Harry S. Truman was the first of three children born to John Anderson Truman, a farmer and mule trader, and his wife, Martha Ellen Truman. Harry was named in honor of his maternal uncle, Harrison Young, but his parents couldn’t decide on a middle name. After more than a month, they settled on simply using the letter “S” as a tribute to both his maternal grandfather, Solomon Young, and his paternal grandfather, Anderson Shipp Truman.
Truman grew up on the family farm in Independence, Missouri, and did not attend college. He worked a variety of jobs after high school, first as a timekeeper for a railroad construction company, and then as a clerk and a bookkeeper at two separate banks in Kansas City. After five years, he returned to farming and joined the National Guard.
When World War I erupted, Truman volunteered for duty. Though he was 33 years-old—two years older than the age limit for the draft—and eligible for exemption as a farmer, he helped organize his National Guard regiment, which was ultimately called into service in the 129th Field Artillery. Truman was promoted to captain in France and assigned Battery D, which was known for being the most unruly battery in the regiment. In spite of a generally shy and modest temperament, Truman captured the respect and admiration of his men and led them successfully through heavy fighting during the Meuse-Argonne campaign.
After the war, Truman returned home and married his childhood sweetheart, Elizabeth “Bess” Wallace, with whom he had one daughter, Mary Margaret. In 1919, he made a foray into business when he and an associate set up a hat shop in Kansas City. The business failed at the start of the Great Depression in 1922, and Truman owed $20,000 to creditors. He refused to accept bankruptcy and insisted on paying back all the money he borrowed, which took more than 15 years.

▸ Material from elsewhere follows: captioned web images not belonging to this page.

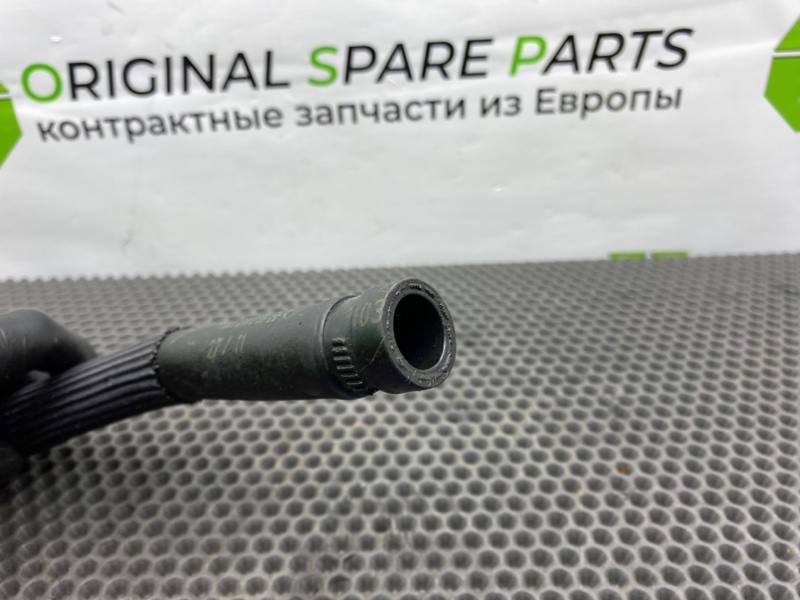 Патрубок, 1000 рублей, Калининград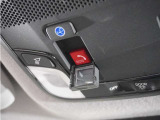 ◆新世代コネクテッド技術「Honda CONNECT」◆日常の快適性も、もしもの時のセキュリティーも、しっかりドライバーに寄り添う技術を搭載です。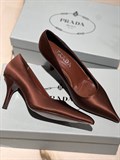 Туфли Prada 59443 - фото 74324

About this time, he was approached by Democratic boss Thomas Pendergast, whose nephew James served with Truman during the war. Pendergast appointed Truman to a position as an overseer of highways, and after a year, chose him to run for one of three county-judge positions in Jackson County. He was elected judge, which was an administrative rather than a judicial position, but he was defeated when he ran for a second term. Truman ran again in 1926 and was elected as a presiding judge, a position he held until he ran for senator.
Truman was elected to the United States Senate in 1934. In his first term, he served on the Senate Appropriations Committee, which was responsible for allocating tax money for Franklin Delano Roosevelt’s New Deal projects, and the Interstate Commerce Committee, which oversaw railroads, shipping, and interstate transport.